▸ **Prompt**: All records that follow are to be restated exactly.

▸ **Stored items**:
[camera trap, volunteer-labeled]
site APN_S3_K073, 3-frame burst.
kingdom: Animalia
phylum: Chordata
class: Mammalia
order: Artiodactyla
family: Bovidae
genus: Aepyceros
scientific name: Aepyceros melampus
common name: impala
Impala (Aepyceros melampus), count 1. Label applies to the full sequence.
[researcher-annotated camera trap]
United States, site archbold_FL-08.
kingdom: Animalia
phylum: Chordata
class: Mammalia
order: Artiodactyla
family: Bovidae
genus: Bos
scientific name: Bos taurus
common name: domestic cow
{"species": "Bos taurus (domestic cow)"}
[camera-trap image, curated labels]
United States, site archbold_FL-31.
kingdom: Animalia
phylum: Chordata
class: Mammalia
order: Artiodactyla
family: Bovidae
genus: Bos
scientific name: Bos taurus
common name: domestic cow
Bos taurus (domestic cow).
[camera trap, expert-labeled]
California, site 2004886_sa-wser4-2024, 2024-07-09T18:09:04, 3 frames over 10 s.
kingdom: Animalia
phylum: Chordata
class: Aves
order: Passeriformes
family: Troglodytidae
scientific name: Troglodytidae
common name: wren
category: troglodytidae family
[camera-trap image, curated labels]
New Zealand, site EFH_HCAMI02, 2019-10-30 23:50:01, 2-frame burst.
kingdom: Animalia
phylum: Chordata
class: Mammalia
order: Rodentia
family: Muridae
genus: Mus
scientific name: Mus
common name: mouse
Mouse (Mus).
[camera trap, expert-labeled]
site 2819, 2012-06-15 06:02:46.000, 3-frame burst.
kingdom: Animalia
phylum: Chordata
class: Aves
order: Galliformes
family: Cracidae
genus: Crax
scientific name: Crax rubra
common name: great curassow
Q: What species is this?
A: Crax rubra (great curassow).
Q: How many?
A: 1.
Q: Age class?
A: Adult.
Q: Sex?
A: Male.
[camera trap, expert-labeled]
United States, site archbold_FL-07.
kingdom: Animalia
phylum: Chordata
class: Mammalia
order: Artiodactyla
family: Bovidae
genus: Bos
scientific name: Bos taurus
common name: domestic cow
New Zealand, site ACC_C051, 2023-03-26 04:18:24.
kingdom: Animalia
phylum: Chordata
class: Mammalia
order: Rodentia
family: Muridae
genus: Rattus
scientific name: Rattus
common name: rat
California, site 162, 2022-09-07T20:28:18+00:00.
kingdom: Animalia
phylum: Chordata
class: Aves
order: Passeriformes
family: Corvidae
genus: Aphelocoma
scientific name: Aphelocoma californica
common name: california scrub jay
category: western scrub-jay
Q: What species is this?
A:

▸ **Task response**:
[camera trap, volunteer-labeled]
site APN_S3_K073, 3-frame burst.
kingdom: Animalia
phylum: Chordata
class: Mammalia
order: Artiodactyla
family: Bovidae
genus: Aepyceros
scientific name: Aepyceros melampus
common name: impala
Impala (Aepyceros melampus), count 1. Label applies to the full sequence.
[researcher-annotated camera trap]
United States, site archbold_FL-08.
kingdom: Animalia
phylum: Chordata
class: Mammalia
order: Artiodactyla
family: Bovidae
genus: Bos
scientific name: Bos taurus
common name: domestic cow
{"species": "Bos taurus (domestic cow)"}
[camera-trap image, curated labels]
United States, site archbold_FL-31.
kingdom: Animalia
phylum: Chordata
class: Mammalia
order: Artiodactyla
family: Bovidae
genus: Bos
scientific name: Bos taurus
common name: domestic cow
Bos taurus (domestic cow).
[camera trap, expert-labeled]
California, site 2004886_sa-wser4-2024, 2024-07-09T18:09:04, 3 frames over 10 s.
kingdom: Animalia
phylum: Chordata
class: Aves
order: Passeriformes
family: Troglodytidae
scientific name: Troglodytidae
common name: wren
category: troglodytidae family
[camera-trap image, curated labels]
New Zealand, site EFH_HCAMI02, 2019-10-30 23:50:01, 2-frame burst.
kingdom: Animalia
phylum: Chordata
class: Mammalia
order: Rodentia
family: Muridae
genus: Mus
scientific name: Mus
common name: mouse
Mouse (Mus).
[camera trap, expert-labeled]
site 2819, 2012-06-15 06:02:46.000, 3-frame burst.
kingdom: Animalia
phylum: Chordata
class: Aves
order: Galliformes
family: Cracidae
genus: Crax
scientific name: Crax rubra
common name: great curassow
Q: What species is this?
A: Crax rubra (great curassow).
Q: How many?
A: 1.
Q: Age class?
A: Adult.
Q: Sex?
A: Male.
[camera trap, expert-labeled]
United States, site archbold_FL-07.
kingdom: Animalia
phylum: Chordata
class: Mammalia
order: Artiodactyla
family: Bovidae
genus: Bos
scientific name: Bos taurus
common name: domestic cow
New Zealand, site ACC_C051, 2023-03-26 04:18:24.
kingdom: Animalia
phylum: Chordata
class: Mammalia
order: Rodentia
family: Muridae
genus: Rattus
scientific name: Rattus
common name: rat
California, site 162, 2022-09-07T20:28:18+00:00.
kingdom: Animalia
phylum: Chordata
class: Aves
order: Passeriformes
family: Corvidae
genus: Aphelocoma
scientific name: Aphelocoma californica
common name: california scrub jay
category: western scrub-jay
Q: What species is this?
A:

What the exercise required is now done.